===== DATA SUPPLIED

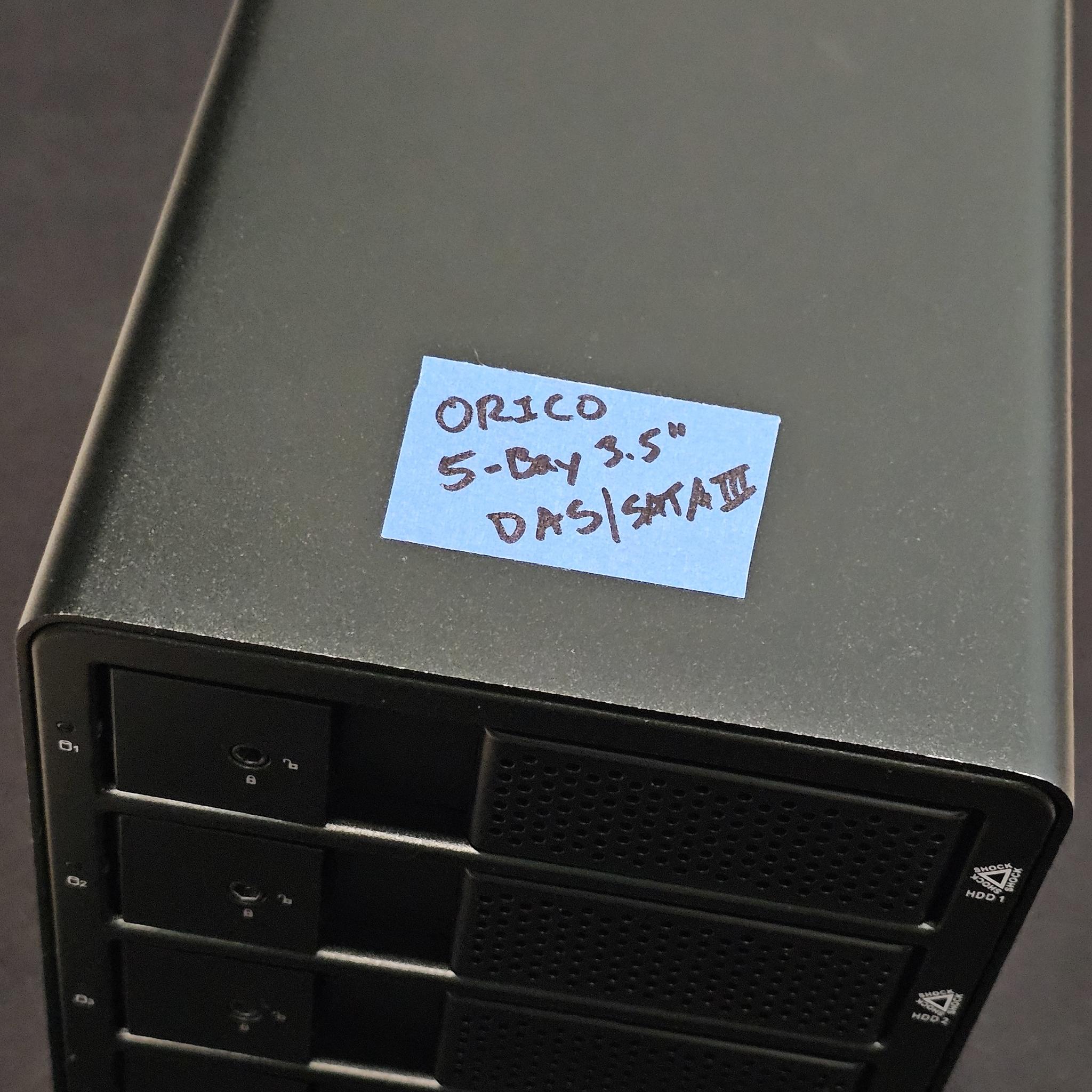 ORICO 5-Bay DAS 3.5" HDD SATA III USB 3.0 UASP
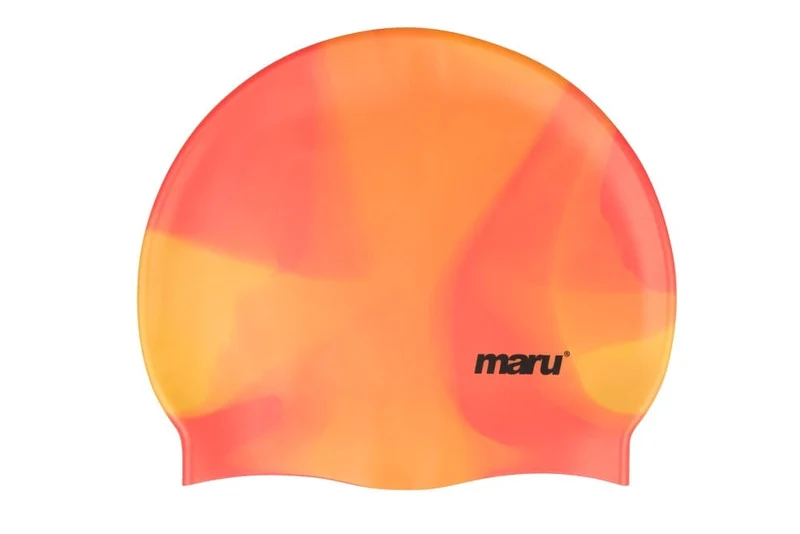 Maru Swimming Cap - Orange/Multi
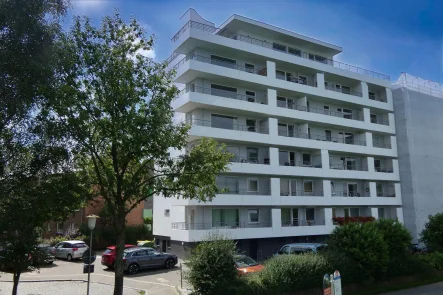 Hausansicht - Wohnung kaufen in Cuxhaven - Tolle Meerblickwohnung an der Elbmündung
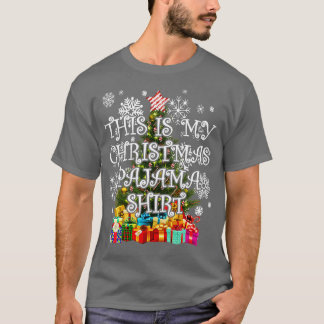 Das ist meine Weihnachts-Pajama-Wintersaison T-Shirt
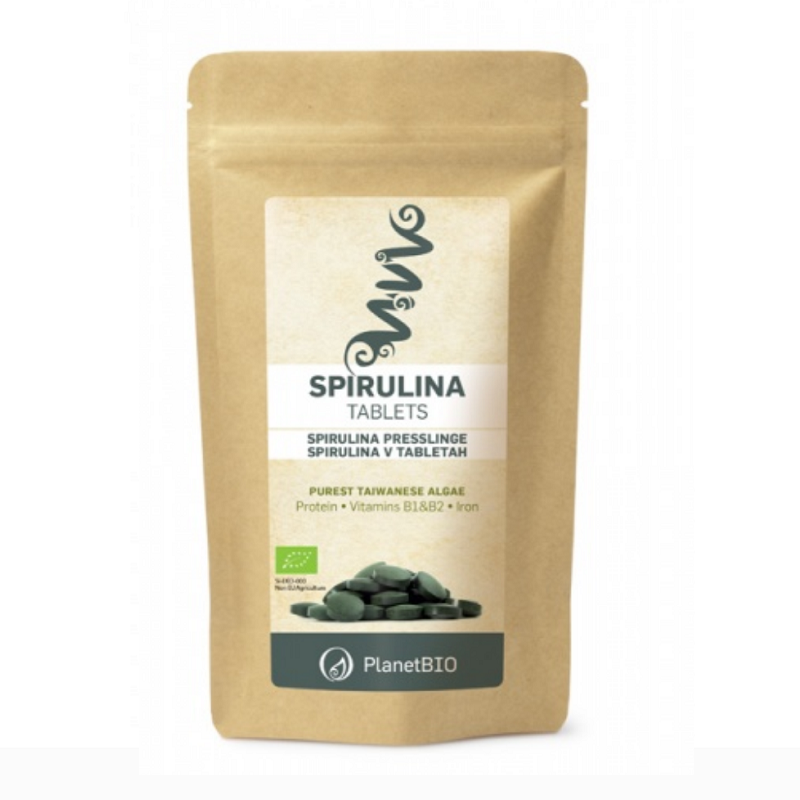 Spirulina Bio, 180 tablete, Planet Bio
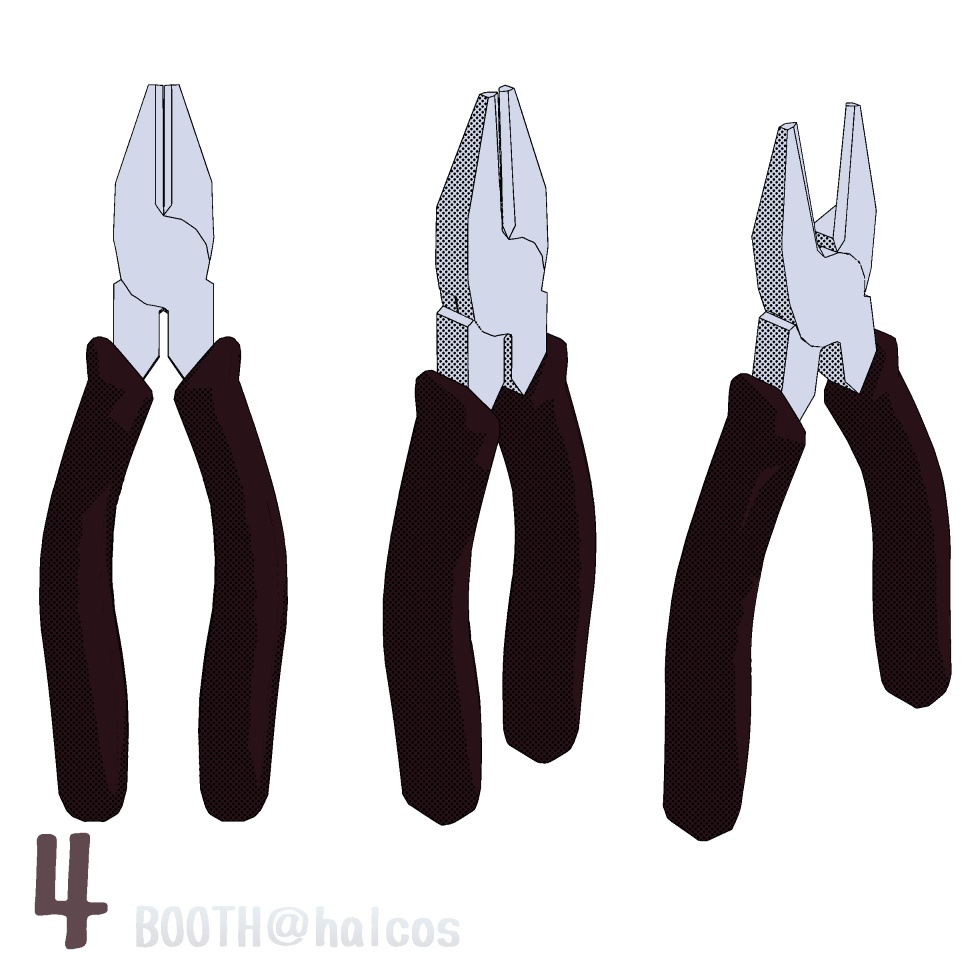 【3D】小物/工具類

==========

- **PROBLEM DESCRIPTION**
Your copy should start at the line with "Hausansicht - Wohnung", stop at the last line of the listing above, match exactly, and contain no pictures.

- **RESPONSE BELOW**
 Hausansicht - Wohnung kaufen in Cuxhaven - Tolle Meerblickwohnung an der Elbmündung
 Das ist meine Weihnachts-Pajama-Wintersaison T-Shirt
 Spirulina Bio, 180 tablete, Planet Bio
 【3D】小物/工具類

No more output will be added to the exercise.